Marcos Navarro

Personal information
- Full name: Marcos Navarro Blázquez
- Date of birth: 30 May 2004 (age 22)
- Place of birth: Riba-roja de Túria, Spain
- Height: 1.72 m (5 ft 8 in)
- Position: Left back

Team information
- Current team: Valencia B
- Number: 3

Youth career
- Ribarroja
- Alboraya
- Valencia
- 2022–2023: Levante

Senior career*
- Years: Team / Apps / (Gls)
- 2023–2024: Levante B / 14 / (0)
- 2023–2025: Levante / 13 / (0)
- 2025–: Valencia B / 32 / (0)

= Marcos Navarro =

Spanish footballer

Marcos Navarro Blázquez (born 30 May 2004) is a Spanish footballer who plays as a left back for Valencia CF Mestalla.

==Career==
Born in Riba-roja de Túria, Valencian Community, Navarro joined Valencia CF's youth setup from Alboraya UD. On 15 June 2022, aged 18, he moved to Levante UD and was assigned to the Juvenil squad.
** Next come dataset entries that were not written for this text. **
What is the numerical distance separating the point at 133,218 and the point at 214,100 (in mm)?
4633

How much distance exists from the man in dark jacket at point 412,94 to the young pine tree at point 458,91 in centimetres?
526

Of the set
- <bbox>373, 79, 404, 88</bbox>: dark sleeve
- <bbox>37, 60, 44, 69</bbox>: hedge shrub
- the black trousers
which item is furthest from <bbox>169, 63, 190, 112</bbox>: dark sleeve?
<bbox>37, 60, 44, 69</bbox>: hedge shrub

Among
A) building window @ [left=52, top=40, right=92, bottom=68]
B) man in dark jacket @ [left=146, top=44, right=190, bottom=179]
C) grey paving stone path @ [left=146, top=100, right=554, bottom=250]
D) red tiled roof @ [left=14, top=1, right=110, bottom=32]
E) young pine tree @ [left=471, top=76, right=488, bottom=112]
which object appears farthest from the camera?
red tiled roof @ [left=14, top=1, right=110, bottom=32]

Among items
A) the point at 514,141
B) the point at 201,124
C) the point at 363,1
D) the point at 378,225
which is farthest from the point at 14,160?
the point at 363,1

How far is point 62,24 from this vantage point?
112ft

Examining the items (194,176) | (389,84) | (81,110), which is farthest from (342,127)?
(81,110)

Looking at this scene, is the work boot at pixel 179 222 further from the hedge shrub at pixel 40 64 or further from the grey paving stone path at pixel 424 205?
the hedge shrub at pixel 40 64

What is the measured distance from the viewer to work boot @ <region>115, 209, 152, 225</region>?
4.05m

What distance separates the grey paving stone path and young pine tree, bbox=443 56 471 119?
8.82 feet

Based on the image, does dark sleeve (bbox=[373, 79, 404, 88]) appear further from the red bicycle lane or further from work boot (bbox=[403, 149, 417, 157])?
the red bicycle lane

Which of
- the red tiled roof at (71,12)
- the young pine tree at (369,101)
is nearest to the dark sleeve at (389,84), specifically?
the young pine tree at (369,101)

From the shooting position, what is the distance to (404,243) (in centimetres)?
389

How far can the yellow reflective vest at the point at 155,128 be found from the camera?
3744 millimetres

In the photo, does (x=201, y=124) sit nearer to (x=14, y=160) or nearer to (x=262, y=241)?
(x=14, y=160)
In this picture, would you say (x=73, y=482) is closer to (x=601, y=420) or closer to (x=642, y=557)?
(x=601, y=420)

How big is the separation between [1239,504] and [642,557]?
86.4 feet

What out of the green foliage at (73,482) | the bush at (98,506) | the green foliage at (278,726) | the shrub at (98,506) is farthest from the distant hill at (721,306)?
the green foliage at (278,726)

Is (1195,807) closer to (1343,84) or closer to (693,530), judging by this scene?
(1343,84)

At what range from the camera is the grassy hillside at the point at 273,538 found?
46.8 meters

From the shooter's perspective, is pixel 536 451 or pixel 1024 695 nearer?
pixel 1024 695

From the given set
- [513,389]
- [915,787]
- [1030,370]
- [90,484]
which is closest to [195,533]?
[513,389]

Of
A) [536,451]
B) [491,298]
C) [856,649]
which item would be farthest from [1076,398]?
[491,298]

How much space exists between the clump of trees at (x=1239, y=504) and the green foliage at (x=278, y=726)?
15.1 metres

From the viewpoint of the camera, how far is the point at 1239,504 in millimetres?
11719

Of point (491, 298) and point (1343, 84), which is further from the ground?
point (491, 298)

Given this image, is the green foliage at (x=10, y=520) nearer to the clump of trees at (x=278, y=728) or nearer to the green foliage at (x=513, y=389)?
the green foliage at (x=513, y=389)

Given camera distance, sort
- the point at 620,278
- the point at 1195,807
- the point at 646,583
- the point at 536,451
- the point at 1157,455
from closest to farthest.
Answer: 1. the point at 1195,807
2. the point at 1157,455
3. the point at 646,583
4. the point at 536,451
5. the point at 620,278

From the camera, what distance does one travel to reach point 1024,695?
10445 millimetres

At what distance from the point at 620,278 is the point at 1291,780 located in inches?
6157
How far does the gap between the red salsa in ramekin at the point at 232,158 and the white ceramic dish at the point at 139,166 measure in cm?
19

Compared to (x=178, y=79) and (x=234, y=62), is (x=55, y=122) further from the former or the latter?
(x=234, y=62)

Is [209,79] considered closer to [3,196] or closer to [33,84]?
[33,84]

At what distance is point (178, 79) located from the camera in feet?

Navarro was promoted to the reserves in Tercera Federación on 20 July 2023, but spent the entire pre-season with the main squad. He made his professional debut on 25 August, coming on as a late substitute for Álex Valle in a 1–0 Segunda División away win over FC Cartagena.

On 29 July 2025, Navarro returned to Valencia and was assigned to the reserves in Segunda Federación.